The Ultimate Guide to Coffee Processing Methods
Welcome to our guide on processing methods for coffee beans. Processing methods have a huge impact on the way coffee tastes. Determining which method that you prefer will be completely up to you, as is the case with everything in the coffee world - that is part of the fun!
Processing methods allow for coffee beans to be separated from the coffee cherries in which they grow. Yes, people are generally surprised when we tell them that coffee beans are found within coffee cherries. However, coffee cherries need to have their silverskin, mucilage, parchment, and pulp removed to leave just the pure and beautiful coffee beans - what we really want.
Effectively, there are 2 main methods for processing coffee beans. These are the “washed” method, and the “unwashed” (or natural) method.
The washed coffee processing method is where the coffee cherry is processed/pulped by a machine.
These pulped coffee cherries are washed, which removes any undesirable bits and pieces like dirt and stones. This washing process also clears away parts of the coffee cherry itself, removing the pulp, mucilage and parchment - this leaves just the coffee beans.
This process of “washing” takes about 1-2 days, during this time the coffee beans ferment in the water with all the other parts of the coffee cherry.

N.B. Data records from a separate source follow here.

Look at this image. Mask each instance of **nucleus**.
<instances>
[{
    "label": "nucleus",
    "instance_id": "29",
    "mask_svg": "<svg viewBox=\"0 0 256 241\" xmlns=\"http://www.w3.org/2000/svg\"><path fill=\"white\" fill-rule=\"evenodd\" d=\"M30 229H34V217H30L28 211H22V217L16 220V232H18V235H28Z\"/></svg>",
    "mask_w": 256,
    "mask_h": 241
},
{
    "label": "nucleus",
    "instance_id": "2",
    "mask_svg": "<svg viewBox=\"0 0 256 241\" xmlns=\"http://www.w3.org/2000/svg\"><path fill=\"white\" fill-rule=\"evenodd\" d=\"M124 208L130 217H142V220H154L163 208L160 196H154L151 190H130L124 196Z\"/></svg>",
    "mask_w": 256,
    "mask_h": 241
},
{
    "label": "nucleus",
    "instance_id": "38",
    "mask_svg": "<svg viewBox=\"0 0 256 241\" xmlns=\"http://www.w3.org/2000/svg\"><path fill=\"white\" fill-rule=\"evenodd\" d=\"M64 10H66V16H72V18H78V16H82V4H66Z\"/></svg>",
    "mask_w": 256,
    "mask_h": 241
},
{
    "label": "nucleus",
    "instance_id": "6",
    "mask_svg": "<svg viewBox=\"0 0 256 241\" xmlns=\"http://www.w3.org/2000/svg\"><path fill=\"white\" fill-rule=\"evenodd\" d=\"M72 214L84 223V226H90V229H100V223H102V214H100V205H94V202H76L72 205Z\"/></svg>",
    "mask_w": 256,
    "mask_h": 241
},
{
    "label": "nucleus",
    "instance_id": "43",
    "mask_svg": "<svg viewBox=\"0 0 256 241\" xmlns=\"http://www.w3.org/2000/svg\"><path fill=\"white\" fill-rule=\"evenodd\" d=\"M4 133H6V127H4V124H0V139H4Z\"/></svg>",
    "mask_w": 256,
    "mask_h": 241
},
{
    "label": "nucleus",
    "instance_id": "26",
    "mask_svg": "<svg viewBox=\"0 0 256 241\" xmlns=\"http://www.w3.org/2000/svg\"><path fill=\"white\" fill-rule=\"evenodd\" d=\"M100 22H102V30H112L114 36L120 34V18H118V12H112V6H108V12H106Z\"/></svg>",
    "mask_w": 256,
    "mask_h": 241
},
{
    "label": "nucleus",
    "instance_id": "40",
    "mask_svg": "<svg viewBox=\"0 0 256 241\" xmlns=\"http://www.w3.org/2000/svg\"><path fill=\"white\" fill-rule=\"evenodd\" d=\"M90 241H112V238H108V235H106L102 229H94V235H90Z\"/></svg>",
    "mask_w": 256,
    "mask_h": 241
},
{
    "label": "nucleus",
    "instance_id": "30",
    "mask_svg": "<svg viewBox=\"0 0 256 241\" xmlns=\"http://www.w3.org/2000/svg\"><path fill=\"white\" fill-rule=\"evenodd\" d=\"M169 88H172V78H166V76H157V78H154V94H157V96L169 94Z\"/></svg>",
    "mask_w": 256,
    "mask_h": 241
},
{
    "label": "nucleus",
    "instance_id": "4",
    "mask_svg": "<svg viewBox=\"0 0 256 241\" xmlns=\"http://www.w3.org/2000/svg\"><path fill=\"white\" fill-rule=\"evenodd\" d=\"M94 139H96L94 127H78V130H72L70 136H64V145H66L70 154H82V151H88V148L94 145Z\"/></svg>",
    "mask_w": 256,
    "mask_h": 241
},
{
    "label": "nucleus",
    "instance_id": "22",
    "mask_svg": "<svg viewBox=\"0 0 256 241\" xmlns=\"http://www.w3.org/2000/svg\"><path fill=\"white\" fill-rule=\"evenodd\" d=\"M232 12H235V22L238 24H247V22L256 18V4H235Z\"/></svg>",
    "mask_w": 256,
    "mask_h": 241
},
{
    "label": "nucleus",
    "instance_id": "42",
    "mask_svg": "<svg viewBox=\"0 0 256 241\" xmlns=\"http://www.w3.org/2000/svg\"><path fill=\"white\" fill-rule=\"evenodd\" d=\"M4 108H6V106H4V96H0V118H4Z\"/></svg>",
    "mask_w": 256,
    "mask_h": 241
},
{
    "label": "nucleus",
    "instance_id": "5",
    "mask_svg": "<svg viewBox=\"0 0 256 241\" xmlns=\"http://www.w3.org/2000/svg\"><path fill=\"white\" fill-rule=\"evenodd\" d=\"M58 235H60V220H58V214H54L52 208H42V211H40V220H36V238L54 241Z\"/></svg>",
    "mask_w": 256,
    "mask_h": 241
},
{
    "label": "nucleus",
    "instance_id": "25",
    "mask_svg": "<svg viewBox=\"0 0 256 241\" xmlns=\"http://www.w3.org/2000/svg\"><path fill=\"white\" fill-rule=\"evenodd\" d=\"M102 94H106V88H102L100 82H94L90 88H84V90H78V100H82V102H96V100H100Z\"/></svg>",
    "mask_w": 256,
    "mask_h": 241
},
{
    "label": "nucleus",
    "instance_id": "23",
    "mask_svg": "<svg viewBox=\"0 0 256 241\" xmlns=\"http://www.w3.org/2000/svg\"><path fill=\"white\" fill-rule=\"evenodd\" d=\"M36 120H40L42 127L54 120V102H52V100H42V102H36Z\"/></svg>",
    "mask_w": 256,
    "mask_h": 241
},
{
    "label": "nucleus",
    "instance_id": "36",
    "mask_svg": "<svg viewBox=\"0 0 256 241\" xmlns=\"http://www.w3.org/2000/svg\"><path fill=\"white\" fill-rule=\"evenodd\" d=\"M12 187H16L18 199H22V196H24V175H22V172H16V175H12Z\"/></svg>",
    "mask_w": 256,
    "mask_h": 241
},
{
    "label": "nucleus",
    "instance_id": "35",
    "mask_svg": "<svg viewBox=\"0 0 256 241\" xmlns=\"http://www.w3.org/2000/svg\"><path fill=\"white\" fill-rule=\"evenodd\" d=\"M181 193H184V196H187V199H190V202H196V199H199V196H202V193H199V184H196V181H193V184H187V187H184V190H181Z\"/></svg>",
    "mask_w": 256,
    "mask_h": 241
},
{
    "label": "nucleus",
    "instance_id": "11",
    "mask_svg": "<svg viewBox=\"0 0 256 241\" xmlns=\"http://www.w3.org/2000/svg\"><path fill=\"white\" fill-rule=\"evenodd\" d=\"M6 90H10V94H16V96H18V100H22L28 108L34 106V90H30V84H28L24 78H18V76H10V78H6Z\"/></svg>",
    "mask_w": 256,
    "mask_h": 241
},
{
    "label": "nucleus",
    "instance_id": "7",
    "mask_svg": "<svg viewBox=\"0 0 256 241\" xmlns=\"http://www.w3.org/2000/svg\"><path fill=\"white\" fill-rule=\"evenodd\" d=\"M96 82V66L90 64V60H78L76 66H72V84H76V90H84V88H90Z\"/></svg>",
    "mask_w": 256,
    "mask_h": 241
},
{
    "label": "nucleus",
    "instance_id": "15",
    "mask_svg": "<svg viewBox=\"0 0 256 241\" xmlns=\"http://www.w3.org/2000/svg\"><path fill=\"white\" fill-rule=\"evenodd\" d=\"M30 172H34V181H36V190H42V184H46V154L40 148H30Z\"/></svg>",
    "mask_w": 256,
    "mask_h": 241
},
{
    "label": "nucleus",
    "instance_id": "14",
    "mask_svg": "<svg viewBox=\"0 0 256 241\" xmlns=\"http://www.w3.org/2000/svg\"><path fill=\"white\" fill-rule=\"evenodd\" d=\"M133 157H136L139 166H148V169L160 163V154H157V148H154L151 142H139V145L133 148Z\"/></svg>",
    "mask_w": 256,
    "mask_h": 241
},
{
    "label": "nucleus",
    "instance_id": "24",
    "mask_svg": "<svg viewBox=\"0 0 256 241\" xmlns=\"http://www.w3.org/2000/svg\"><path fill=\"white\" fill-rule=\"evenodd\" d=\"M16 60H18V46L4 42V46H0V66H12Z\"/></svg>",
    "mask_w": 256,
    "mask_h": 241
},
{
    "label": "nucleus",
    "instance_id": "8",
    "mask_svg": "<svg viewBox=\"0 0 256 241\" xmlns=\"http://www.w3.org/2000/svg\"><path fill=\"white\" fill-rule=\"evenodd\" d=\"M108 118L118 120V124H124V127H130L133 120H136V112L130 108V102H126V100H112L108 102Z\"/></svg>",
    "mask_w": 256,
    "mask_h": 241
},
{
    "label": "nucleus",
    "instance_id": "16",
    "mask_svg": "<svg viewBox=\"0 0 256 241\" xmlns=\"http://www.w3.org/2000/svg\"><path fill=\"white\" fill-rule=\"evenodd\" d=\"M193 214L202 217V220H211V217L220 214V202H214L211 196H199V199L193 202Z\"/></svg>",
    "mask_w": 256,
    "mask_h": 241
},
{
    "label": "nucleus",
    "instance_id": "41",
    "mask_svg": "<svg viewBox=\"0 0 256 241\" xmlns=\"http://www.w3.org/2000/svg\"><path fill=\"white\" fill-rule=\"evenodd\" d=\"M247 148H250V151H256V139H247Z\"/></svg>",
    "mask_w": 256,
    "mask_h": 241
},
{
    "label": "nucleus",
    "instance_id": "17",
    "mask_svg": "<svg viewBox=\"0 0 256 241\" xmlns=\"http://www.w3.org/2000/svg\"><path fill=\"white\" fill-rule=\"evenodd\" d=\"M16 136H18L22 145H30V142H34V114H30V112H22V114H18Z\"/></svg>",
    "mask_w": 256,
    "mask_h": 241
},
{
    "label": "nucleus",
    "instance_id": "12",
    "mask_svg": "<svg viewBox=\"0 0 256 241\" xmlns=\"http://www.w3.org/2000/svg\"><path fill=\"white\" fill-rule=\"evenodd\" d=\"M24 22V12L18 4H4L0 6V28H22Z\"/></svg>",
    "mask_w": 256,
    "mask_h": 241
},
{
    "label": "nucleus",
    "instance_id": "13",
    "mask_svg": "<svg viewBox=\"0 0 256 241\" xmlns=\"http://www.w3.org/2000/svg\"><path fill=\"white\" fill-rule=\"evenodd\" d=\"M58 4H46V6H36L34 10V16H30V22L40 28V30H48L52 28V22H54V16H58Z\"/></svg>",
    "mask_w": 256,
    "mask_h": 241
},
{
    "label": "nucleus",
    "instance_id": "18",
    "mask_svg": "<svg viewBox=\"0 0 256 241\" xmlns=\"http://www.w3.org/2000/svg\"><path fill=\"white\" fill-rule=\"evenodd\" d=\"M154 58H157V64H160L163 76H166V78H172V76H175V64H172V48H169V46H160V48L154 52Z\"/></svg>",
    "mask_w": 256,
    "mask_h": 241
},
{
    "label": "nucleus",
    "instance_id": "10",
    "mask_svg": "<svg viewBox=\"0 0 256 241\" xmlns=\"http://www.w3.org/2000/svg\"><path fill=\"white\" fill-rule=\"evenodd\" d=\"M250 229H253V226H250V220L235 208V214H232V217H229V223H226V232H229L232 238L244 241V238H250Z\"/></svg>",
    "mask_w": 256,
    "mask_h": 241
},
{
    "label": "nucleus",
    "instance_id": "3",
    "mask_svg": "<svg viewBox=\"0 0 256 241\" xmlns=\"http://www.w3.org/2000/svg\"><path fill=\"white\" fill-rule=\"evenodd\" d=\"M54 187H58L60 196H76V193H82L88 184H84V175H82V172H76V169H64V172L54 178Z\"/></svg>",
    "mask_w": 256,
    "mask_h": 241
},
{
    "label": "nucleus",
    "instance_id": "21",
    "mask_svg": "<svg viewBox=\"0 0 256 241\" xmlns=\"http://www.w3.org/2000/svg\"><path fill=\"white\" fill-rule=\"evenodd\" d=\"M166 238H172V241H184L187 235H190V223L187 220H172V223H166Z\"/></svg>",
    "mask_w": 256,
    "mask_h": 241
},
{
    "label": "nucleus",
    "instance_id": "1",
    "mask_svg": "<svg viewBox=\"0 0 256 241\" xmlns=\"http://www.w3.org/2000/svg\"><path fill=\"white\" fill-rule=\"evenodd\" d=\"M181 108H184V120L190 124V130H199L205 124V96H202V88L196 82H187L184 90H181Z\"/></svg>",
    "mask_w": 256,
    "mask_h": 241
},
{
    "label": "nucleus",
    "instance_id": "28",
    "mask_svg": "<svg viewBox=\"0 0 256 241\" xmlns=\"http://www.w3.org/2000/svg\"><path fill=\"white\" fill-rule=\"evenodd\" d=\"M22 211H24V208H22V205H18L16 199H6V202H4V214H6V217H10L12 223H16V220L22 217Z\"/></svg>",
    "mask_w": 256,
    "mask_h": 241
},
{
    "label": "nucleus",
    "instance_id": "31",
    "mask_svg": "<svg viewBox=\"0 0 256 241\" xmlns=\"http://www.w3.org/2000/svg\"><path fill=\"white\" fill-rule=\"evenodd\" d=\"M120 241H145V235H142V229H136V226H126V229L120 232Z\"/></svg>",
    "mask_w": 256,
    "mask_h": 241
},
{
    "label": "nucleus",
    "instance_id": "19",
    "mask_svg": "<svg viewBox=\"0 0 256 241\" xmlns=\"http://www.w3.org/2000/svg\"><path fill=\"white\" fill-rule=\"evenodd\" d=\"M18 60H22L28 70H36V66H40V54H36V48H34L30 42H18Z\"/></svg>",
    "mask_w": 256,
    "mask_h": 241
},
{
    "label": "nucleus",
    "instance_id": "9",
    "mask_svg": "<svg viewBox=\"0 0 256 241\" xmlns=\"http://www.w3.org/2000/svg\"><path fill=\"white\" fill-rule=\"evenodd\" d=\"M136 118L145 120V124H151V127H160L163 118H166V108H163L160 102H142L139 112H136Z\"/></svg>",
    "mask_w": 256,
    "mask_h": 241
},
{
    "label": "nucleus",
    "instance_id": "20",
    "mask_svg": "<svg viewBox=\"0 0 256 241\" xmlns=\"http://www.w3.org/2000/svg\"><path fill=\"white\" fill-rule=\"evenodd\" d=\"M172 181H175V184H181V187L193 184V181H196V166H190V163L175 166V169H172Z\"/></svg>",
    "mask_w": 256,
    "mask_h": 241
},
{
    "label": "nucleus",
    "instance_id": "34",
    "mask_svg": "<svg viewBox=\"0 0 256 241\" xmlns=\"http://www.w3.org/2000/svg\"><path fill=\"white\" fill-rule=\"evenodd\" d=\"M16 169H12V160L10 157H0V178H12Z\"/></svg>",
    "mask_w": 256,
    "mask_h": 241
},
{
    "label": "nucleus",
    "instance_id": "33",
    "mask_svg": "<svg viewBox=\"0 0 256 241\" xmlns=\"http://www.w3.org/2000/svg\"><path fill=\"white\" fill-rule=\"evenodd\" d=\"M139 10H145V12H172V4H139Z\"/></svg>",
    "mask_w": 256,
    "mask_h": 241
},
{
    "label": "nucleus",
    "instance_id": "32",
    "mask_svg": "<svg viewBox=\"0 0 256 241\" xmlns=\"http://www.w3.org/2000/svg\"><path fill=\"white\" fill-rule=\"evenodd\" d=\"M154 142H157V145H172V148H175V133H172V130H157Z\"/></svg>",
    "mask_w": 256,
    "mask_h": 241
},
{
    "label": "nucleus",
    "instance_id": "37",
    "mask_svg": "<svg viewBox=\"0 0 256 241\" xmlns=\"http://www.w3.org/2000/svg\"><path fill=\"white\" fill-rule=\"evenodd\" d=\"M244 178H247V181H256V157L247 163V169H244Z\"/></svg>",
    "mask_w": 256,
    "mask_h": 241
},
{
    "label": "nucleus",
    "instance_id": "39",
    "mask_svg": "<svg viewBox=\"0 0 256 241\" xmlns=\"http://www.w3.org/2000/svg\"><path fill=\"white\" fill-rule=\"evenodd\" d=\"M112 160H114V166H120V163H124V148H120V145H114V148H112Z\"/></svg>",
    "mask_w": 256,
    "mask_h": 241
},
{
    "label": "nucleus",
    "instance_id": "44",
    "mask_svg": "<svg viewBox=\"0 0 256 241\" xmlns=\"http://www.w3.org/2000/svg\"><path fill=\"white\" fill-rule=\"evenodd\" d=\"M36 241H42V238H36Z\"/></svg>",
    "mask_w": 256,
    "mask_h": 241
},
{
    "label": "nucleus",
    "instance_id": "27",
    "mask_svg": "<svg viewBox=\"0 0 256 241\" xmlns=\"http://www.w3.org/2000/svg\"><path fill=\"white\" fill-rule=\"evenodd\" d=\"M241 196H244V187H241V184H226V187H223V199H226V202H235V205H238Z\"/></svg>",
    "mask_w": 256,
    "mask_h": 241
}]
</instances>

Fermentation allows the flavour notes of the coffee cherry mucilage to be maintained in the coffee beans.
After this process, the what remains (the coffee beans) is laid out in a field for around a month in order to dry.
Being the most common coffee processing method in the world, it is generally consented to that the “washed” method produces coffee beans of a higher calibre than coffee beans that are a result of the “unwashed” processing method.
The “washed” processing method for coffee beans is popular amongst the big producers of coffee, including Indonesia and Ethiopia (among other regions). Sometimes, this method is referred to as the “wet process”.
The unwashed coffee processing method is also known as the “natural” processing method, or the “dry” processing method. The unwashed processing method is much less complex than the “washed” processing method.
Coffee cherries are simply laid out in the field for a certain amount of time, be it around 10, 20, or 30 days. Coffee beans that result from this method have flavour profiles that are influenced strongly by fermentation of the coffee cherry itself, because the coffee bean bakes within the fermenting fruit of the coffee cherry for a much longer time when compared with the “washed” processing method. Remember, in this “unwashed” method, the whole coffee cherry is laid out in the fields. With the abovementioned “washed” method, it is only the coffee beans themselves that are laid out in the sun.
The acids and flavours of the cherries sit and ferment as a cocoon for the coffee beans. This acidic goodness seeps deep into the coffee beans, and are only released again when you brew these beans for your perfect cup of morning coffee.
The honey processing method for coffee adds an incredible amount of sweetness to your coffee - it is almost as if honey was added to your cup of coffee. It is also referred to as the “semi-washed” processing method. This beautiful flavour comes from how gooey and sticky the coffee beans get as a result of this process. This method is currently not that common, yet it is increasing in popularity.
Think of how the washed method involves removing all of the mucilage through the washing process. The honey processing method only removes part of the mucilage. This means that when the beans are left to dry in the fields, they continue to ferment in the mucilage of the coffee cherry
Still quite niche, this processing method by and large comes from Costa Rica and Central America more generally.